ESTUDO CANADENSE MOSTRA OS EFEITOS DA CIRCUNCISÃO


Um novo estudo feito no Canadá sugere que homens circuncidados podem ter um grau de proteção contra o desenvolvimento de câncer de próstata em suas vidas.

Os investigadores suspeitam que a conexão pode ser a taxa mais baixa entre os homens circuncidados de doenças sexualmente transmissíveis (DST), que levantam o risco de câncer de próstata, mas eles alertam que mais estudos são necessários para confirmar essa teoria.

“Ainda é prematuro dizer que com a circuncisão podemos prevenir o câncer de próstata”, disse a autora Marie Elise Parent. “Mas, pensamos que poderia ser útil.”

Baseado em entrevistas com mais de 3.000 homens, sua equipe descobriu que os circuncidados, quando bebês, eram 14% menos prováveis ??do que homens não circuncidados de desenvolver câncer de próstata. Os homens que tinham sido circuncidados como adultos eram 45% menos propensos a desenvolver o câncer do que os homens não circuncidados.

Circuncisão I

Os pesquisadores sabem, há muito tempo, que os homens muçulmanos e judeus têm menores taxas de câncer de próstata do que os homens no Ocidente, o que sugere que a circuncisão pode ter um papel no risco de câncer, segundo a equipe do estudo escreveu na revista britânica de urologia BJU International.

Para investigar a conexão, Parent, epidemiologista de câncer da Universidade de Québec da INRS-Institut Armand-Frappier, em Montreal, e seus colegas, recrutaram 3.208 homens na região de Montreal.

Os participantes tinham todos entre 40 e 75 anos quando foram recrutados e, 1.590 deles, tinham sido diagnosticados com câncer de próstata. Os outros 1.618 homens não tinham câncer de próstata.

Entre 2006 e 2011, todos os homens foram entrevistados em casa, com perguntas detalhadas sobre sua saúde e estilo de vida, história médica, história familiar de câncer e história do trabalho.

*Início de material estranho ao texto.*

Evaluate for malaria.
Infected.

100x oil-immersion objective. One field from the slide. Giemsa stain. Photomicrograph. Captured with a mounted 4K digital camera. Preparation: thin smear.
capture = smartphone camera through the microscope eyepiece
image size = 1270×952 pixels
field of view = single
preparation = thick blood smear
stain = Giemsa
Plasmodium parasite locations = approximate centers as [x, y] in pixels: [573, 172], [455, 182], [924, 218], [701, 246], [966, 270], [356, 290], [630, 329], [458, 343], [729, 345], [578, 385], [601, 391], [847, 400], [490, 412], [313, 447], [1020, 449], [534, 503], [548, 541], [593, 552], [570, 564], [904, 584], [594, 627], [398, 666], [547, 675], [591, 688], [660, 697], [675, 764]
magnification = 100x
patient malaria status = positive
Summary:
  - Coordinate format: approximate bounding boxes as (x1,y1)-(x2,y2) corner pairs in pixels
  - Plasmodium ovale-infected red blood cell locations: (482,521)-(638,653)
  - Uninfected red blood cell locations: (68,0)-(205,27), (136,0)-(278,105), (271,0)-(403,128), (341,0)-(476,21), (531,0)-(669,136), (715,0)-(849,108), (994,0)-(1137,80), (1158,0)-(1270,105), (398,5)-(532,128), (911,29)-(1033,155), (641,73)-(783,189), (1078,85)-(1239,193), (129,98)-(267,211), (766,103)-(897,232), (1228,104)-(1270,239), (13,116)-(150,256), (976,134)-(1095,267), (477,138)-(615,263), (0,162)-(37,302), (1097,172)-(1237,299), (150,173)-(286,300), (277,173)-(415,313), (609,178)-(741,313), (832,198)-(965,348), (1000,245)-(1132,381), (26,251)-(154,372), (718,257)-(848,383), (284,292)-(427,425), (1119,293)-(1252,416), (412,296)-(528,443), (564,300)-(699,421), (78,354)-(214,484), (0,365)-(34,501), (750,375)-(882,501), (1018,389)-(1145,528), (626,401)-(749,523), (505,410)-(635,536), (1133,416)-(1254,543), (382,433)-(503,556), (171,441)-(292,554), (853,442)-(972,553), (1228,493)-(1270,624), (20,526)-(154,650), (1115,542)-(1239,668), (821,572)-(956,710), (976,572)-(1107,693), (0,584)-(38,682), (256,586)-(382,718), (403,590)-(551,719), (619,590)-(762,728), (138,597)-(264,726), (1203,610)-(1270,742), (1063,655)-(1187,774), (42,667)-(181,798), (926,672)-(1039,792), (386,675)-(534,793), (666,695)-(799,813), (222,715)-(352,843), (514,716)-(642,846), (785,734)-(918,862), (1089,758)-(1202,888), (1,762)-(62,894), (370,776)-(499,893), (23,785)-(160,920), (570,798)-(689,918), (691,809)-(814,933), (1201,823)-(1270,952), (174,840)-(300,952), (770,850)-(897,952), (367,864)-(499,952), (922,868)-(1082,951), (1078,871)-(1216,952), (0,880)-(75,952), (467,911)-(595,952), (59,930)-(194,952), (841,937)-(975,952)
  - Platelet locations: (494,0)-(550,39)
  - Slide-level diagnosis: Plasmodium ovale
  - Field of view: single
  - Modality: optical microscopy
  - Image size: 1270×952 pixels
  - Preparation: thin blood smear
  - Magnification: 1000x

No geral, 40% dos homens brancos, e 30% dos homens negros entrevistados foram circuncidados.

JUDEUS NEGROS

Para todo o grupo, os pesquisadores encontraram um risco 11% menor de ter câncer de próstata entre os homens circuncidados, mas observou que não foi estatisticamente significativo, o que significa que poderia ter sido devido ao acaso.

A equipe encontrou uma diferença significativa entre os homens negros, onde os que eram circuncidados eram 60% menos prováveis ??do que homens não circuncidados de ter câncer de próstata.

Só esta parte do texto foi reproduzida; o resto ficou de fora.